Réponse : Oui. celle, non prou­vée, mais établie sur des pré­somp­tions « cir­con­stan­cielles » qui pour­raient laiss­er penser que le « phil­an­thrope » avait con­sti­tué une machine à faire chanter ses rela­tions de la haute société mondaine ou poli­tique, pos­si­ble­ment au prof­it d’agences gou­verne­men­tales améri­caines ou étrangères. Cer­tains jour­nal­istes, comme Meg­yn Kel­ly, pensent que cela mérite inves­ti­ga­tion, ne serait-ce que pour exonér­er ces agences, mais aus­si afin de faire la lumière sur la mort d’Epstein dans sa cel­lule. D’autres, comme Tuck­er Carl­son, vont plus loin dans le raison­nement, par­tant du principe que si ces allé­ga­tions sont fauss­es, la façon dont elles sont traitées et con­tred­ites rend sus­pecte la con­duite des autorités. Il faut donc inves­tiguer, quitte à ce que des États tra­di­tion­nelle­ment alliés des États-Unis soient dans le col­li­ma­teur. Ce qui reviendrait peut-être à jeter un regard neuf sur les déci­sions inter­na­tionales de la classe poli­tique américaine.
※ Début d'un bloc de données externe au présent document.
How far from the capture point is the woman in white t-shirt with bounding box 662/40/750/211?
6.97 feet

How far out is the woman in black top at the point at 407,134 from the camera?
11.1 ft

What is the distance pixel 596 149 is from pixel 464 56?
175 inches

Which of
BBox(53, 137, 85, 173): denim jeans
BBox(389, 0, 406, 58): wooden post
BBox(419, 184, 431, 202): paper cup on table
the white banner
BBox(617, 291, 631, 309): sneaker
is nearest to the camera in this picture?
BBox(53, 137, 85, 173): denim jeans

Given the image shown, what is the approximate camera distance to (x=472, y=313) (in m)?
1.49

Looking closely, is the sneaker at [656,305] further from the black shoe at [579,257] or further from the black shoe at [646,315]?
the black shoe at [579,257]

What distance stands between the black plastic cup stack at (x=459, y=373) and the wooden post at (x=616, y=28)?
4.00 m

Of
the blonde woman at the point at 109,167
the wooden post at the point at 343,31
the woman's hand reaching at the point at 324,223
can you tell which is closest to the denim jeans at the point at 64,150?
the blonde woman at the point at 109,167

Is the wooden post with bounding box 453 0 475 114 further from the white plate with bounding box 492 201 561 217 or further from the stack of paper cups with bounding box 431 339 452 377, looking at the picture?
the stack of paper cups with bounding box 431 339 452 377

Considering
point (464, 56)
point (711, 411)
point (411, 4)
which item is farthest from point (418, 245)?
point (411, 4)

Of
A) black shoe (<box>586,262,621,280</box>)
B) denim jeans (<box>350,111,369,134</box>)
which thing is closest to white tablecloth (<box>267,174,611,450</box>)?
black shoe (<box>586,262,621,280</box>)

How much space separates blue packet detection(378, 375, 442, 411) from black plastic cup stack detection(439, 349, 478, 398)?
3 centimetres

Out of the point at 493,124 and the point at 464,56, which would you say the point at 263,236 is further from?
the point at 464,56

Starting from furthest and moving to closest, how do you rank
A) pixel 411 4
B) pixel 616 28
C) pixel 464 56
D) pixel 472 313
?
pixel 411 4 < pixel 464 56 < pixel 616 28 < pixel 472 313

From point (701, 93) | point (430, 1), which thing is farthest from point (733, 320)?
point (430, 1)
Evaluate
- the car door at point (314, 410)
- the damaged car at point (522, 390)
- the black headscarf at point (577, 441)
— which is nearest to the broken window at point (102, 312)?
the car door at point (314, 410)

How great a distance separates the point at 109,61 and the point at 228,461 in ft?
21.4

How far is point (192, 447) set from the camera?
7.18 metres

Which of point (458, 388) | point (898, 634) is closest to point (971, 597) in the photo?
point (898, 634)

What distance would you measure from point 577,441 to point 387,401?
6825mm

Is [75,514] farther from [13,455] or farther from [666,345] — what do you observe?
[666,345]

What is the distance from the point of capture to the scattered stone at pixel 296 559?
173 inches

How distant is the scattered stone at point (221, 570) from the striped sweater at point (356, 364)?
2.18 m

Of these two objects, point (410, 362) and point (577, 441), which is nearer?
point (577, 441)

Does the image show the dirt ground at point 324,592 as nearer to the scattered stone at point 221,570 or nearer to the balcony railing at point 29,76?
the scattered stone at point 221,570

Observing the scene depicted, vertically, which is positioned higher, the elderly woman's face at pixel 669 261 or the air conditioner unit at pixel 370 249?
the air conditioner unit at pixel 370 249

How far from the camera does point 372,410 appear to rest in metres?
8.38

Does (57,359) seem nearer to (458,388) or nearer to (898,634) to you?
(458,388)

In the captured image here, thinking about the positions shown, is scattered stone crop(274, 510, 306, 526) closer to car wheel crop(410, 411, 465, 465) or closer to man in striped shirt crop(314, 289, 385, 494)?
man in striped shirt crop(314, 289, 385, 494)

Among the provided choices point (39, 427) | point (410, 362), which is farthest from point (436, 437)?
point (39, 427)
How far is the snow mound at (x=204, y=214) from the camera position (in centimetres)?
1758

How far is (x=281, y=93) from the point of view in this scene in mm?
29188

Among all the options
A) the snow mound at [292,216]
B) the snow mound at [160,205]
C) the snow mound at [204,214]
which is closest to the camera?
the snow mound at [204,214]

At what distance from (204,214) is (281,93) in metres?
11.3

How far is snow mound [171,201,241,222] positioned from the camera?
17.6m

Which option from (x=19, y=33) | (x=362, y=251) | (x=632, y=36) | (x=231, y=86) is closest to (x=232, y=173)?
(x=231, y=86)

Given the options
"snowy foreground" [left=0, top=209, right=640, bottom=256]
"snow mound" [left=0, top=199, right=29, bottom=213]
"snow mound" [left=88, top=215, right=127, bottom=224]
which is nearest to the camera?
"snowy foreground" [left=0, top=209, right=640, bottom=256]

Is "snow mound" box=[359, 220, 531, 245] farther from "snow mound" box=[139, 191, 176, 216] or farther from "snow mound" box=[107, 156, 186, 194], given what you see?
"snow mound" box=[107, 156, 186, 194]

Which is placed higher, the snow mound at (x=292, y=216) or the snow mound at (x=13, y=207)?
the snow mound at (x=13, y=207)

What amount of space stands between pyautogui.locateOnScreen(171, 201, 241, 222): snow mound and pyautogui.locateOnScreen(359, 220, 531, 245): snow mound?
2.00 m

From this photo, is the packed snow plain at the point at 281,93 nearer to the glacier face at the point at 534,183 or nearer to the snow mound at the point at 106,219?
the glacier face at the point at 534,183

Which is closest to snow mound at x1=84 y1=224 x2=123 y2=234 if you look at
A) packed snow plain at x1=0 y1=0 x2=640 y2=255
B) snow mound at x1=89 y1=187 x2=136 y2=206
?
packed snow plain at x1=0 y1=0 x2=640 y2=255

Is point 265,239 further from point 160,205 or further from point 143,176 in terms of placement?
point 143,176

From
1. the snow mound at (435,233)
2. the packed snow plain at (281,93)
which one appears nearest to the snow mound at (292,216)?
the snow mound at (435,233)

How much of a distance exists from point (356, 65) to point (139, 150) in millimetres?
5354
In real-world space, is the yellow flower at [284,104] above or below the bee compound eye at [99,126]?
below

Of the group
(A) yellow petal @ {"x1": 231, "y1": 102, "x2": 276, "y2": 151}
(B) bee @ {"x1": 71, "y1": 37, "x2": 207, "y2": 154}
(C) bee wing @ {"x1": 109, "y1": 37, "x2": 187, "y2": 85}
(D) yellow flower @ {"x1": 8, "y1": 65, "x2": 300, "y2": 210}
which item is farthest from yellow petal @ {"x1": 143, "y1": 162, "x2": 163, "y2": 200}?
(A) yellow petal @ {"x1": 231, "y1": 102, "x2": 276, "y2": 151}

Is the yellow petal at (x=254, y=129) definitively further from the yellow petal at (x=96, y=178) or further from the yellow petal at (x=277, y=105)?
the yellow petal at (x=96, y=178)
La révolte d’America First : on parle d’un troisième parti. Vraiment ?

Réponse : Musk en a lancé l’idée et Carl­son et d’autres artic­u­lent une vision pré­cise d’un « trump­isme sans Trump ». Il sem­ble que l’objectif ne soit pas de répéter les erreurs de précé­dents mil­liar­daires qui cher­chaient à pren­dre la prési­dence, comme Ross Per­ot. Ce serait plutôt un pro­jet con­cret d’installer au con­grès (Cham­bre et Sénat) une quin­zaine d’élus. De quoi con­stituer une minorité de blocage con­sti­tuée de cen­tristes lib­er­tariens, ou mieux encore un mou­ve­ment charnière de « faiseurs de rois » qui puisse stop­per les caciques fidèles au blob. À suivre.

Et les médias ?

Réponse : les médias offi­ciels, en déclin, ont traité avec beau­coup de scep­ti­cisme l’idée de créer un nou­veau par­ti. Et, sur l’affaire Epstein, peu d’entre eux con­sid­èrent l’affaire sous l’angle des agences de ren­seigne­ment, si ce n’est pour sig­naler qu’il n’y a rien à sus­pecter, et que ceci relève du sim­ple com­plo­tisme. N’est pas du com­plo­tisme, en revanche, le fait que les médias (tous con­fon­dus) ne ral­lient plus guère la con­fi­ance du public.